The principal problem for the photographer seeking to capture the grand view is finding a suitable viewpoint. In most cases the viewpoint must be high, and therein lays the problem. Cities located among hills invariably have high vantage points served by convenient public transport. Coastal cities, and those adjacent to open spaces, can sometimes be seen in their entirety from a distance at ground level, but this is unusual. More commonly, observation platforms and towers of various types are the only public viewpoints available and therefore must be investigated. Otherwise, visit the upper floors of hotels where bars and restaurants are often found. If all else fails, try the view from your own hotel room.
Before deciding which vantage point to use, think carefully about the nature of the city. What are its principal characteristics and which features will best convey these to the viewer? In San Francisco one cannot ignore the Golden Gate Bridge or the bay, and in Rio de Janeiro the hills and the curve of Copacabana Beach define the city.

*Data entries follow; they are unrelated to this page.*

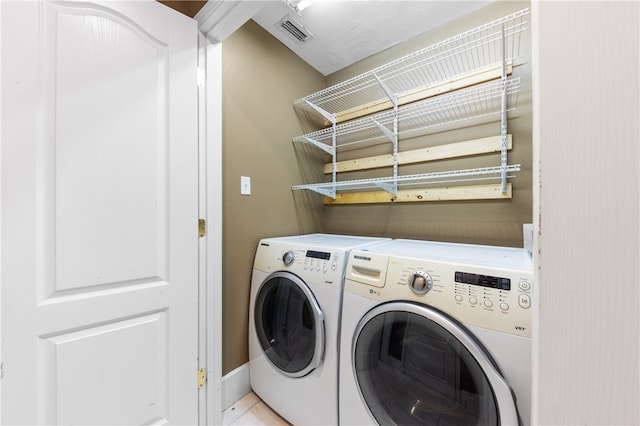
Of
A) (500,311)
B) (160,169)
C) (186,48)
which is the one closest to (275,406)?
(500,311)

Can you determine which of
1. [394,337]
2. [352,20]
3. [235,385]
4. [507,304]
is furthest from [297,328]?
[352,20]

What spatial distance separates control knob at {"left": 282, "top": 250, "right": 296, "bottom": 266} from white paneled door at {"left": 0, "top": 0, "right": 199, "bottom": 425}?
45 centimetres

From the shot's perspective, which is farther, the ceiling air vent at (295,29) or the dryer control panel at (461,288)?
the ceiling air vent at (295,29)

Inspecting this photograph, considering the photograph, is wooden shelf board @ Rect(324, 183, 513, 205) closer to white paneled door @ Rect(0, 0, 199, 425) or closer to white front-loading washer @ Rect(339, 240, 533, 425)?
white front-loading washer @ Rect(339, 240, 533, 425)

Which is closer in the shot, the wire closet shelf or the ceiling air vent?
the wire closet shelf

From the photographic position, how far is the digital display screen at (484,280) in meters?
0.72

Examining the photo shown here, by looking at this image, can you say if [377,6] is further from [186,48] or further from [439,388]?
[439,388]

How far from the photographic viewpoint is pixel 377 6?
147cm

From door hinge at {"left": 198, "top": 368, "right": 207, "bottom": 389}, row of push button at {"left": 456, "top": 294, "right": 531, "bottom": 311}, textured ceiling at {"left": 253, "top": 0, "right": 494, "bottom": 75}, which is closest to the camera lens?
row of push button at {"left": 456, "top": 294, "right": 531, "bottom": 311}

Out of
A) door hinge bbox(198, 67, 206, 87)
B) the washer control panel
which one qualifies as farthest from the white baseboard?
door hinge bbox(198, 67, 206, 87)

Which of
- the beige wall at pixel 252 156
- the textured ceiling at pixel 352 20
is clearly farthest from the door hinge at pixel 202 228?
the textured ceiling at pixel 352 20

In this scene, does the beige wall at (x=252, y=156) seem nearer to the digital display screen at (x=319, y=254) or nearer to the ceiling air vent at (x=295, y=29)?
the ceiling air vent at (x=295, y=29)

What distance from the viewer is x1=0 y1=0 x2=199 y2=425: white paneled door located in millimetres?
763

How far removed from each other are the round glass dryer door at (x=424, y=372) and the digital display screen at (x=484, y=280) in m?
0.14
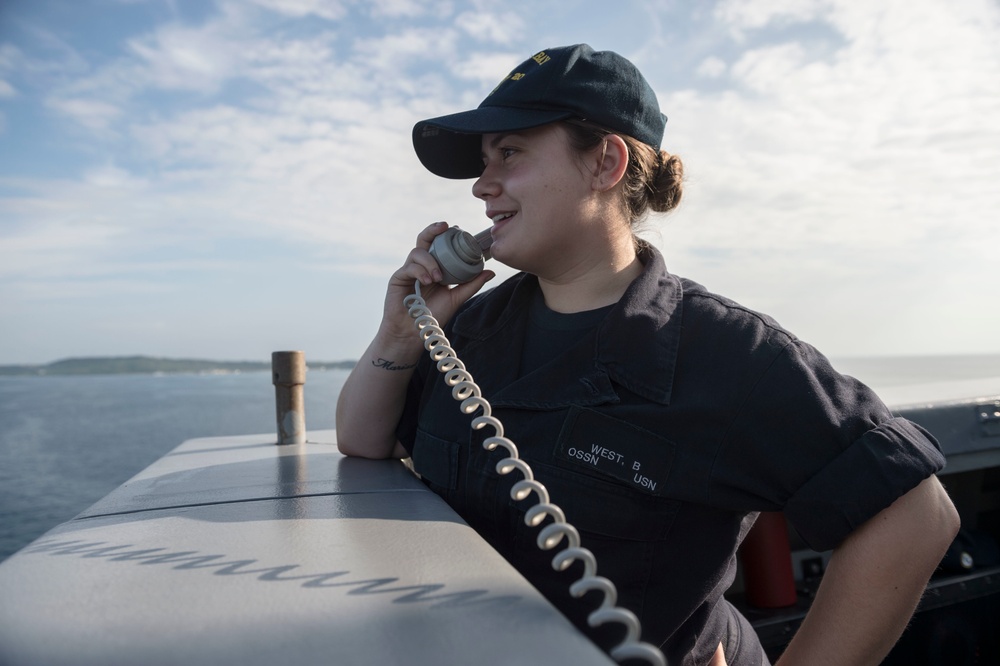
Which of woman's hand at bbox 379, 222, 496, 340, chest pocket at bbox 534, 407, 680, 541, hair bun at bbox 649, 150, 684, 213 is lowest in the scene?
chest pocket at bbox 534, 407, 680, 541

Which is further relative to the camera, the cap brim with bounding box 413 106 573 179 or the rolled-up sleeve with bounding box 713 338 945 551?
the cap brim with bounding box 413 106 573 179

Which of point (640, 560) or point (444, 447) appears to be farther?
point (444, 447)

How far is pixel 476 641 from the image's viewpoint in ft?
1.94

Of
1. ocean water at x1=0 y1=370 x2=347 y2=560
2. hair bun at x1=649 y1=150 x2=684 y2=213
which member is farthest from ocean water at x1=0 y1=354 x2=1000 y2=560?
hair bun at x1=649 y1=150 x2=684 y2=213

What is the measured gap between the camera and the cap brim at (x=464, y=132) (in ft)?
4.99

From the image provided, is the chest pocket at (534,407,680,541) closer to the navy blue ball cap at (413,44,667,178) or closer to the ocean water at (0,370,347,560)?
the navy blue ball cap at (413,44,667,178)

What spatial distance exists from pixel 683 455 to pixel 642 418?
101 mm

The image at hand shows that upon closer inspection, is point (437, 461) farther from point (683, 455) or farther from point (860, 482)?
point (860, 482)

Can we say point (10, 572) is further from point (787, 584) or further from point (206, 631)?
point (787, 584)

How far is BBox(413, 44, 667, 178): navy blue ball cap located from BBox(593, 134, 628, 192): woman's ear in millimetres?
31

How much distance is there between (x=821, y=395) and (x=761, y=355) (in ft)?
0.41

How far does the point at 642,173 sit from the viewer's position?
1.71m

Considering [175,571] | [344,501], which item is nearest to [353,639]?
[175,571]

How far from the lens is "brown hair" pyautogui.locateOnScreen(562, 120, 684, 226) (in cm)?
157
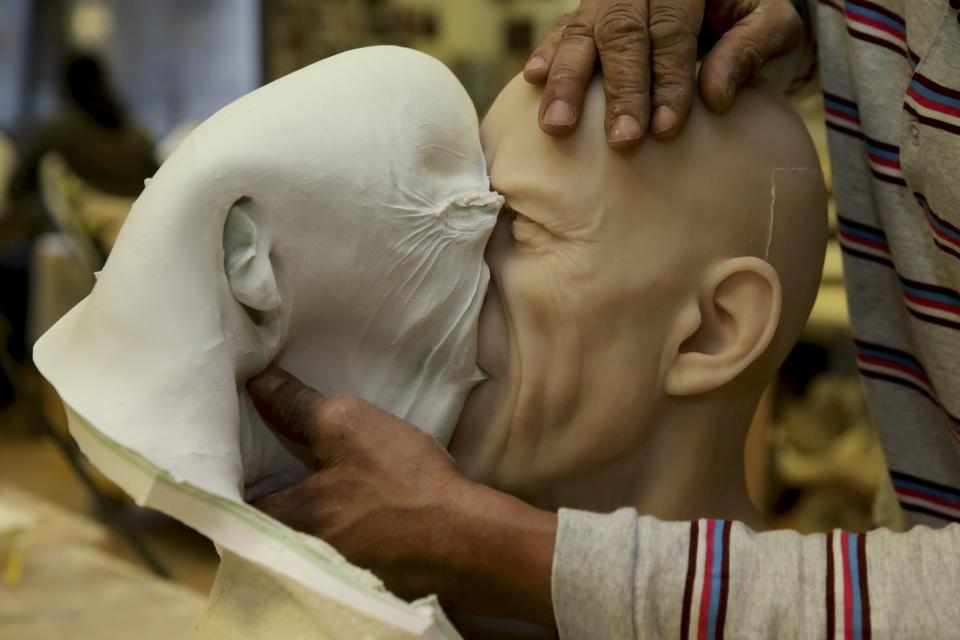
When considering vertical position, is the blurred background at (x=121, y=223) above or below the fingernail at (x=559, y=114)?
below

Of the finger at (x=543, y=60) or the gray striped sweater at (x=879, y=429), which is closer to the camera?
the gray striped sweater at (x=879, y=429)

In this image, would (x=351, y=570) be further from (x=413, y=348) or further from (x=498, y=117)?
(x=498, y=117)

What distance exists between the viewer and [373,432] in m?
0.95

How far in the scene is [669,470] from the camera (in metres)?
1.13

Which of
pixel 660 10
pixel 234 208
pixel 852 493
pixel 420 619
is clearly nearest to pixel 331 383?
pixel 234 208

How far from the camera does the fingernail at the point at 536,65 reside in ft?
3.54

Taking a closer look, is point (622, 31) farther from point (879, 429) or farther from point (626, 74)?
point (879, 429)

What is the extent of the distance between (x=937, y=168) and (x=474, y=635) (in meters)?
0.67

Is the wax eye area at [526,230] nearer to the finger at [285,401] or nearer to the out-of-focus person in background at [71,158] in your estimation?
the finger at [285,401]

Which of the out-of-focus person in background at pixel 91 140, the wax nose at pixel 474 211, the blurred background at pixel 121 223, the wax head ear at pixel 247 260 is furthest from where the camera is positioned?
the out-of-focus person in background at pixel 91 140

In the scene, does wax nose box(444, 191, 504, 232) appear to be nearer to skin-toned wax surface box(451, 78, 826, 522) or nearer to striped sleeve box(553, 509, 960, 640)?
skin-toned wax surface box(451, 78, 826, 522)

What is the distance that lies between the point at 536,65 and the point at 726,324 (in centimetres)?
32

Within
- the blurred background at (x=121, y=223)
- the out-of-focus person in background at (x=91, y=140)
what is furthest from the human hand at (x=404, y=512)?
the out-of-focus person in background at (x=91, y=140)

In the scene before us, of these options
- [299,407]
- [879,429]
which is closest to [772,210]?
[879,429]
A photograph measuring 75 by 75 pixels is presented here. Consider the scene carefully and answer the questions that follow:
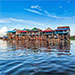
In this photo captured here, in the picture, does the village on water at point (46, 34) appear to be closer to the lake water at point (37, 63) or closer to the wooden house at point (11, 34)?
the wooden house at point (11, 34)

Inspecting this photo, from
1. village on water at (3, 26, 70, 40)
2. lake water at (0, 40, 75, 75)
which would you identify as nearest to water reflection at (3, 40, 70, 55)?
lake water at (0, 40, 75, 75)

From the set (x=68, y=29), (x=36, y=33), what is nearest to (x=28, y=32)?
(x=36, y=33)

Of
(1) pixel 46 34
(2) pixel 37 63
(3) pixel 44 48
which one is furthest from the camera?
(1) pixel 46 34

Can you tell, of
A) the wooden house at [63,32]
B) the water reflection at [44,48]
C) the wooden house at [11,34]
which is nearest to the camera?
the water reflection at [44,48]

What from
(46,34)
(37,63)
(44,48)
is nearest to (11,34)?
(46,34)

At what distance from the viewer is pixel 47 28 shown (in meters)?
49.2

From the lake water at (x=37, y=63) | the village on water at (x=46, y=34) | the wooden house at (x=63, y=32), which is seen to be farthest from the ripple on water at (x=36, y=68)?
the wooden house at (x=63, y=32)

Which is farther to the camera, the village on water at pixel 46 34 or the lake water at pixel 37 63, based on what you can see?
the village on water at pixel 46 34

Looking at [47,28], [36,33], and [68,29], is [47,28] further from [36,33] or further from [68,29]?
[68,29]

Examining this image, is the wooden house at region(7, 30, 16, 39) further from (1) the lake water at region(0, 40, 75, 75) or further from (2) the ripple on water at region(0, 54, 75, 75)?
(2) the ripple on water at region(0, 54, 75, 75)

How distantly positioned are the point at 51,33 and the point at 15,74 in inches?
1783

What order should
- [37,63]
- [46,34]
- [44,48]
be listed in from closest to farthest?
[37,63] < [44,48] < [46,34]

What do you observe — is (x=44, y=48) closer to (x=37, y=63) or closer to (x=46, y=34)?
(x=37, y=63)

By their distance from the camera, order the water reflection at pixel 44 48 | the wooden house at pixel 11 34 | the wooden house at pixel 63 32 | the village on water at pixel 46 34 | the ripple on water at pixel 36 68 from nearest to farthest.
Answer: the ripple on water at pixel 36 68 < the water reflection at pixel 44 48 < the village on water at pixel 46 34 < the wooden house at pixel 63 32 < the wooden house at pixel 11 34
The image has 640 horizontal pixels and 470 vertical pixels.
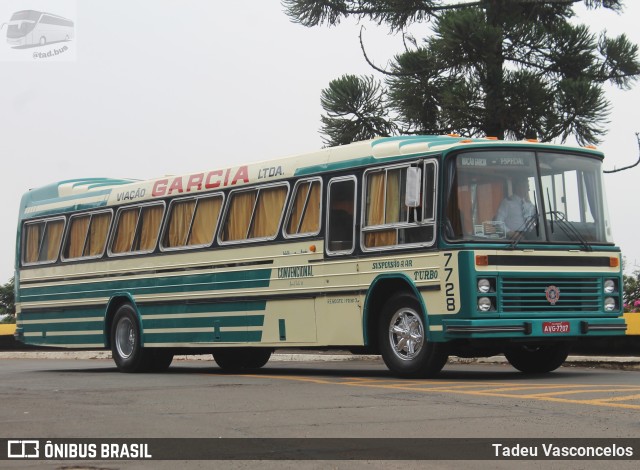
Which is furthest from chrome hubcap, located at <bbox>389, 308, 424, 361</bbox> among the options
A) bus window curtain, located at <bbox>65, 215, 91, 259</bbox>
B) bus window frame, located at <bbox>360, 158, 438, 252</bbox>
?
bus window curtain, located at <bbox>65, 215, 91, 259</bbox>

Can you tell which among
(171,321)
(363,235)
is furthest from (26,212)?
(363,235)

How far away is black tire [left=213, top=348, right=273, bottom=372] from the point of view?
20328mm

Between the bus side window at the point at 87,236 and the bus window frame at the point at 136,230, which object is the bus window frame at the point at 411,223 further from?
the bus side window at the point at 87,236

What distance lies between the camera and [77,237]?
21797 millimetres

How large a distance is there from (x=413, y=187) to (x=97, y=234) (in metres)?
8.10

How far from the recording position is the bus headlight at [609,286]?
1545 cm

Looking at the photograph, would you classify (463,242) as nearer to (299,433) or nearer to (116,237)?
(299,433)

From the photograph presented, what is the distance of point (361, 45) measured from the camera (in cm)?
3259

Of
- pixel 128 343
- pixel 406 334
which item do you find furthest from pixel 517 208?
pixel 128 343

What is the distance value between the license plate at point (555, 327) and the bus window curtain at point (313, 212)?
336 cm

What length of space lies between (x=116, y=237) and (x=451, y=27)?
485 inches

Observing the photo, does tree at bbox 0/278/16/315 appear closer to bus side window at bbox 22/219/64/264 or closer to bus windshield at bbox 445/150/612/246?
bus side window at bbox 22/219/64/264

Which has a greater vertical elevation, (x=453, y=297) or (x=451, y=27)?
(x=451, y=27)

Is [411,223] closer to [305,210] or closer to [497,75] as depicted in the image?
[305,210]
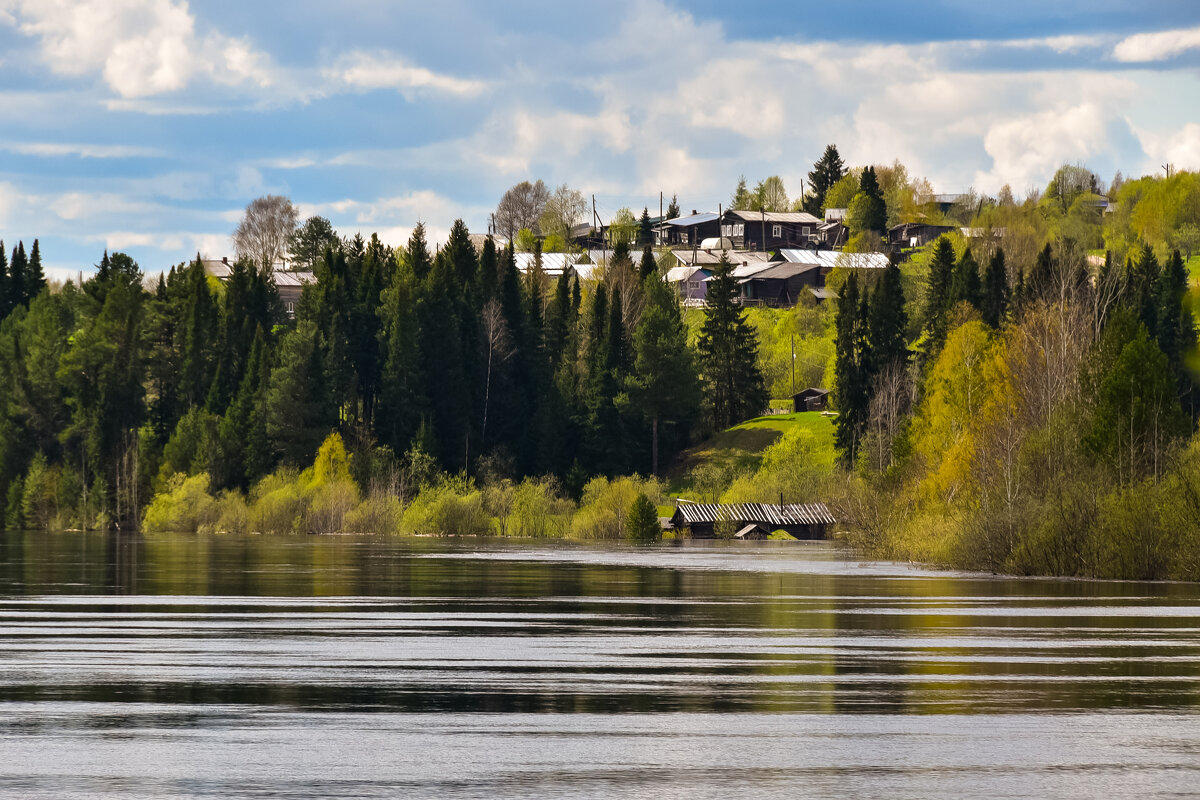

Midday pictures are usually rather flat and dull. The light of early morning or late afternoon may be more interesting, and sunset shots are always worth a try. Include the setting sun in the composition, together with any reflections of it in water that are available, but remember also to turn around and view the scene from the west. The last rays of the setting sun sometimes bathe buildings in wonderful warm colours. Twilight shots are perhaps the most rewarding of all. Plenty of blue light remains in the sky in the minutes following sunset, and many of the city’s lights will have been turned on. Use a multi-segment exposure measurement as a baseline and bracket a stop either side in small steps.